When I was a child Telegraph Road was the boundary that separated the known from the unknown world. Most of what lay to the east of the highway was familiar – markets, schools, tracts of modest homes, and lots of churches – mostly seen from the backseat of the family car.
But to the west of Telegraph stretched a vast oil field, prickly with towering derricks that cast long black lattice shadows across amber-colored soil. The ground had been saturated with a deadly liquid, sprayed everywhere from the backs of tanker trucks to keep living things from sprouting. If the wind blew hard enough to get the grimy earth airborne its acrid scent would haunt you until you bathed.
It was a land of big things standing at a distance from each other. Massive moving parts. Perpetual mechanical labor. Never resting, or changing, or finishing their chores. Seeming to need and offer nothing. It was a place into which a child could not venture on foot because there could be no sensible answer to the inevitable question, “What’s that kid doing going into the oil field?”

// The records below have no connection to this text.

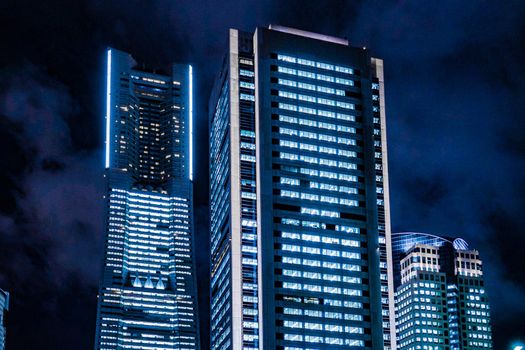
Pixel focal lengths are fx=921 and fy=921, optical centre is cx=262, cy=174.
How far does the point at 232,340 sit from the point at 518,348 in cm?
13071

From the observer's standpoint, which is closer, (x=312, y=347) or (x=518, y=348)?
(x=518, y=348)

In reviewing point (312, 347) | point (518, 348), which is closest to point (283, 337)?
point (312, 347)

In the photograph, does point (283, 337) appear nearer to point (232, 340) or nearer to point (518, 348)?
point (232, 340)

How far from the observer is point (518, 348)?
235 feet

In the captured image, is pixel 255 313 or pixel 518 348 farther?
pixel 255 313

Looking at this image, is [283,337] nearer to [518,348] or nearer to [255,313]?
[255,313]

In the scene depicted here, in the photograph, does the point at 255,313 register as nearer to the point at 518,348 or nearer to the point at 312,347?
the point at 312,347

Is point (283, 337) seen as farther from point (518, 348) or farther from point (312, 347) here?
point (518, 348)

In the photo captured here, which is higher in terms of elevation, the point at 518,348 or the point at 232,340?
the point at 232,340

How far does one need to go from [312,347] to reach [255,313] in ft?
47.1

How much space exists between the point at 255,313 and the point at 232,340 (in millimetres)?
7639

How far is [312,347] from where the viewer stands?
199500 mm

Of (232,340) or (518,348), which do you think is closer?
(518,348)

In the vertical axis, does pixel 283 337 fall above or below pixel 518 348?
above
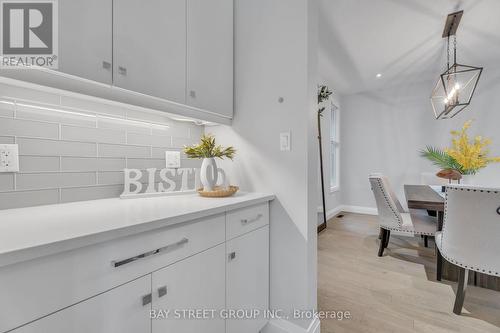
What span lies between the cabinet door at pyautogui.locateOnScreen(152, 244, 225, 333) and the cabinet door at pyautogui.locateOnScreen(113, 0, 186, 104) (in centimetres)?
85

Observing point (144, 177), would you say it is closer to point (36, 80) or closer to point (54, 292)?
point (36, 80)

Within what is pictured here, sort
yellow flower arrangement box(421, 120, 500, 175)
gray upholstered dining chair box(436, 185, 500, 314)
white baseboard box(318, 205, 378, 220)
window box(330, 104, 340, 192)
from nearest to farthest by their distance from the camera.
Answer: gray upholstered dining chair box(436, 185, 500, 314) → yellow flower arrangement box(421, 120, 500, 175) → white baseboard box(318, 205, 378, 220) → window box(330, 104, 340, 192)

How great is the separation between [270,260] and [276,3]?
5.60 feet

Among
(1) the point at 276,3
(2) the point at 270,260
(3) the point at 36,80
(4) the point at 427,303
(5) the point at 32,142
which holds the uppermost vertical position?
(1) the point at 276,3

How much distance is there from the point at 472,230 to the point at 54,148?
2.64m

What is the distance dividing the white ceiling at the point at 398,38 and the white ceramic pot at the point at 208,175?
2066 mm

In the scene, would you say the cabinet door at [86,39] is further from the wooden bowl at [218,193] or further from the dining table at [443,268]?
the dining table at [443,268]

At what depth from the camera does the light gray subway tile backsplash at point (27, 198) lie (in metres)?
0.99

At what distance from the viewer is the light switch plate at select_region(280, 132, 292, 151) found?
1.49 meters

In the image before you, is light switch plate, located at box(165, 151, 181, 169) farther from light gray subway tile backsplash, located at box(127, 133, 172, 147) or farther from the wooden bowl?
the wooden bowl

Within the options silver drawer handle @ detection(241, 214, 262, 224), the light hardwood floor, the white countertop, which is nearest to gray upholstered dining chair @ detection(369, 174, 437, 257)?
the light hardwood floor

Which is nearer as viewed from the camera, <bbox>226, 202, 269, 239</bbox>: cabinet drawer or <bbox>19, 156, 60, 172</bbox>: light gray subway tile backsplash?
<bbox>19, 156, 60, 172</bbox>: light gray subway tile backsplash

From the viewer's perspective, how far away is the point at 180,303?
0.95m

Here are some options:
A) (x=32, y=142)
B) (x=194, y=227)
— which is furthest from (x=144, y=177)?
(x=194, y=227)
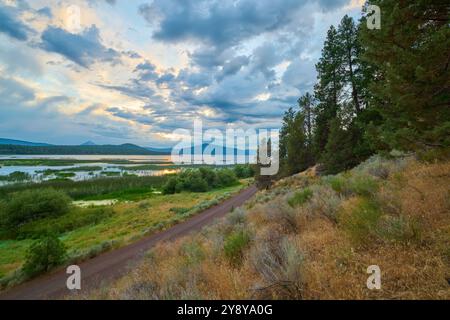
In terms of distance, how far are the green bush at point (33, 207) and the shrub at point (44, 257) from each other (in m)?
29.6

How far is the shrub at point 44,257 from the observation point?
495 inches

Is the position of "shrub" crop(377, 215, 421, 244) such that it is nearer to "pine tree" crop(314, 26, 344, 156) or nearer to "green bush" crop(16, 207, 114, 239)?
"pine tree" crop(314, 26, 344, 156)

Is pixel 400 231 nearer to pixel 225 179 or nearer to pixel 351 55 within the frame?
pixel 351 55

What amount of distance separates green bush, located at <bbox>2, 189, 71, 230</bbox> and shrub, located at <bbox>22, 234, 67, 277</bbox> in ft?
97.2

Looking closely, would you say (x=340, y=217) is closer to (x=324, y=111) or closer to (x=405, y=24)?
(x=405, y=24)

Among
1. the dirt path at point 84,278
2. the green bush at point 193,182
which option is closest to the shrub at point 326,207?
the dirt path at point 84,278

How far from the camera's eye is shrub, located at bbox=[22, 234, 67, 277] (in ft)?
41.3

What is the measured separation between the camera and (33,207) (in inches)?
1433

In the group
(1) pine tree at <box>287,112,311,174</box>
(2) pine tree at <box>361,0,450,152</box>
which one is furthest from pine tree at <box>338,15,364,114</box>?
(2) pine tree at <box>361,0,450,152</box>

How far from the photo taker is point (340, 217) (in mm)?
5227

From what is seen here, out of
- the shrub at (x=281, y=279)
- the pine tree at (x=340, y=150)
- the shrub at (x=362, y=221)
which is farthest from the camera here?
the pine tree at (x=340, y=150)

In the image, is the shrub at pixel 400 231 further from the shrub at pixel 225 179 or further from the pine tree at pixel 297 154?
the shrub at pixel 225 179

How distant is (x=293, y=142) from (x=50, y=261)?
28.9 m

So it wasn’t until I got a bicycle that I really saw the details west of Telegraph up close. Even if you’re a pale, quiet kid, if you ride with purpose, adults assume you are going somewhere. That something sanctioned is in play. Something more than a near-automatic response to insatiable curiosity.
Each foray took me deeper and deeper into the wasteland. There I found an endless grid of dirt roads, old pumping stations, rusting chain link fences, and even the occasional incongruous cluster of small, unkempt houses with old cars or pickup trucks abandoned in the front yards.
The bleakness was an irresistible fascination. And going to see it was emancipating. I was where children were not supposed to go. I was exploring on my own terms. As long as I kept moving I had a free pass. It was the harsh counterbalance to the rest of my experience. To the dull, safe, swept-porch uniformity of life to the east of the highway.